With the gardens here at Chawton House Library bursting back into life, our Head Gardener Alan Bird has written a blog post about the wonderful sights and smells around the grounds this May:
The garden is suddenly looking very green, with the leaves returning to the trees in the lime avenue and across the parkland. There are plenty of delicious scents in the spring air with the apple trees covered in pretty white blossom in the walled kitchen garden and the Cercis or ‘Judas tree’ with its stunning deep pink flowers in bloom.

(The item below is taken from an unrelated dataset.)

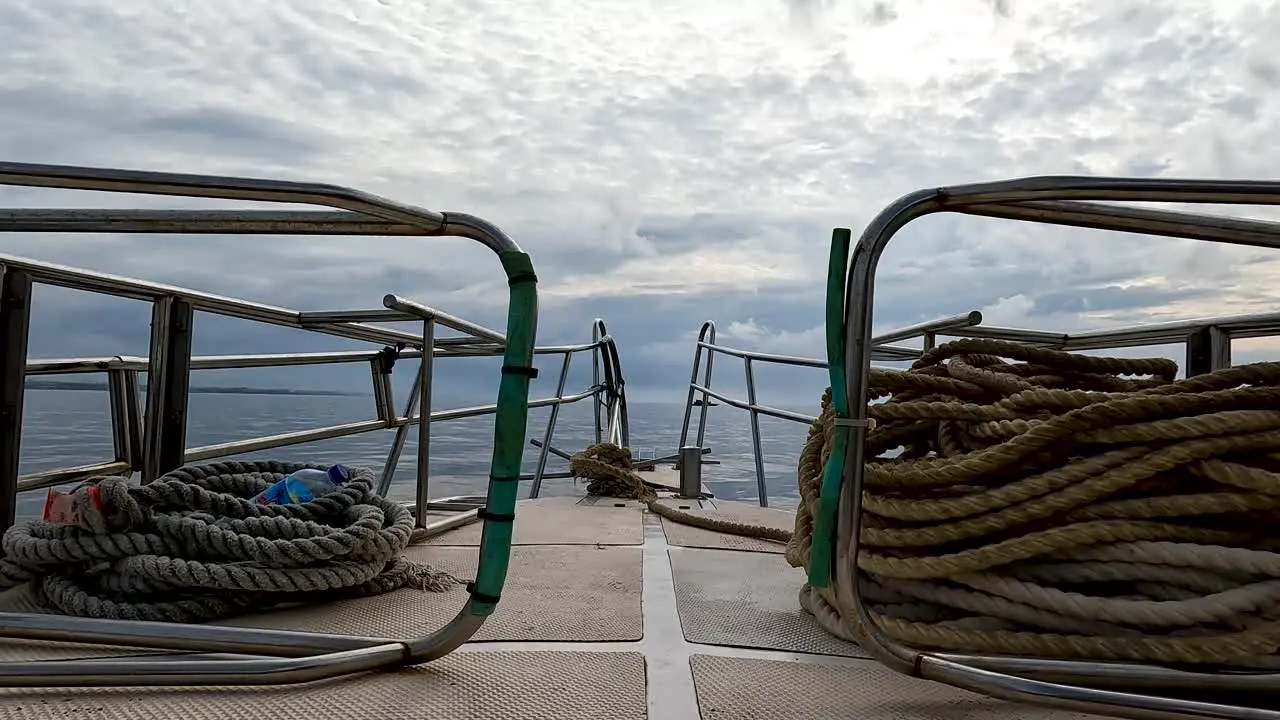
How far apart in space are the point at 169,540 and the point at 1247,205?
187cm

This tree is my favourite in the garden. Like the pea, it is from the Leguminosae family and has edible flowers that dangle directly from all parts of the wood, even the trunk. According to myth, it was given its named after Judas Iscariot hung himself from a tree of this species.
Clusters of white scented flowers have also been produced in profusion by the Rosa Banksiae Flora Plena which climbs the south wall of the Library alongside fragrant honeysuckle. Chawton House Library’s bees have certainly been enjoying the flowers in bloom, as our beekeeper has already collected honey from our very active hives in the walled garden and parkland.

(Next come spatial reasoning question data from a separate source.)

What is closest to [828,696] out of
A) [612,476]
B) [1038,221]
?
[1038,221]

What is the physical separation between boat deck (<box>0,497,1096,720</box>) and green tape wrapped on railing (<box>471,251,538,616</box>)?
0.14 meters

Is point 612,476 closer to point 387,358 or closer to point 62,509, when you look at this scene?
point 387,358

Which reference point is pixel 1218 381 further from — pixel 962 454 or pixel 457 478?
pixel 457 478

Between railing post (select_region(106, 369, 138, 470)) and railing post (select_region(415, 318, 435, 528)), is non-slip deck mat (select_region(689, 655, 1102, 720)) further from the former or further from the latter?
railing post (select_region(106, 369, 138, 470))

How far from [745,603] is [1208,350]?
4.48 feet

We have been working hard to replant flowerbeds in the Edwardian upper and lower terraces, believed to have been designed by Sir Edwin Lutyens (1869-1944) who was often described as the greatest British architect of his age. There has also been plenty of work to do, fertilizing and mulching in the memorial rose garden and harvesting our organic rhubarb to sell to visitors. We have been very glad to have an extra pair of hands in the form of garden apprentice Rebecca Lloyd. Rebecca has joined us for two days a week through the Women’s Farm and Garden Association’s Women Returning to Agriculture and Gardening scheme. We have been providing Rebecca with hands-on practical horticultural training so that she can fulfill her dream of a career in gardening.
We are set for a beautiful summer in the garden, with plenty of rose buds out already and a bumper crop of apples expected. Come and experience the wonderful sights and smells of the Chawton House Library gardens for yourself – we are open Tuesday to Friday afternoons from 1.00 pm to 4.30 pm.